(Entries from a dataset)
[START]
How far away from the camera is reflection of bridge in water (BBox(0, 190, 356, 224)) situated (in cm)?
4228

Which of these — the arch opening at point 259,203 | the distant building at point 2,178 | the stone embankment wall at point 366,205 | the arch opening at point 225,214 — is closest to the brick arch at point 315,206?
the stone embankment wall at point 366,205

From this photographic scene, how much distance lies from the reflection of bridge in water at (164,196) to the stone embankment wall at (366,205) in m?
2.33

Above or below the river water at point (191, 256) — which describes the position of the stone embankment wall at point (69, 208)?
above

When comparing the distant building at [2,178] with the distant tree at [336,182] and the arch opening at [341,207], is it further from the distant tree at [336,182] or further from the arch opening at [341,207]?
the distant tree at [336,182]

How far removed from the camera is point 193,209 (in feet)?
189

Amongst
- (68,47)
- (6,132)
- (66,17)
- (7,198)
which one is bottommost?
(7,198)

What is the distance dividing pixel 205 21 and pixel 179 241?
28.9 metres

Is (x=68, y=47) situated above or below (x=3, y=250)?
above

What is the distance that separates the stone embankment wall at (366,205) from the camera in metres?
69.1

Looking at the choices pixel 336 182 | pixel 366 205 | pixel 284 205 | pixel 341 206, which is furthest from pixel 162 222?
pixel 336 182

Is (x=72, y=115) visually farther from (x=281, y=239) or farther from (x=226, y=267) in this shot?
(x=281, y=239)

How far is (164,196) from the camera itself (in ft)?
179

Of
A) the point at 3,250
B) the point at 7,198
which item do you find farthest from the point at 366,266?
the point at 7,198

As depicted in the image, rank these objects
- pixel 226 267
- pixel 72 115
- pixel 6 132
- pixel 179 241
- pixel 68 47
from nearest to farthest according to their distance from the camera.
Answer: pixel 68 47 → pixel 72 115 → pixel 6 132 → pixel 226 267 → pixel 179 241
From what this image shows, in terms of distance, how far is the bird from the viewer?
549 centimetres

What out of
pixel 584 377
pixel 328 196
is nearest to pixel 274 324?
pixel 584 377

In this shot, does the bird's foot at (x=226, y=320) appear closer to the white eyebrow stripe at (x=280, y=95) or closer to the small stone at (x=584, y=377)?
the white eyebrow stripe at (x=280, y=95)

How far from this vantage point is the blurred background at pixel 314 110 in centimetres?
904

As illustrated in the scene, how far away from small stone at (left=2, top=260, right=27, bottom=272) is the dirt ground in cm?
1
[END]
• [SHORT PROBLEM]: Could you transcribe, word for word, the entries starting at the line that contains "How far from" and ending with the final line of the entries?

• [THE REPLY]:
How far from this vantage point is the blurred background at pixel 314 110 in centimetres?
904

As illustrated in the scene, how far away from small stone at (left=2, top=260, right=27, bottom=272) is the dirt ground in cm?
1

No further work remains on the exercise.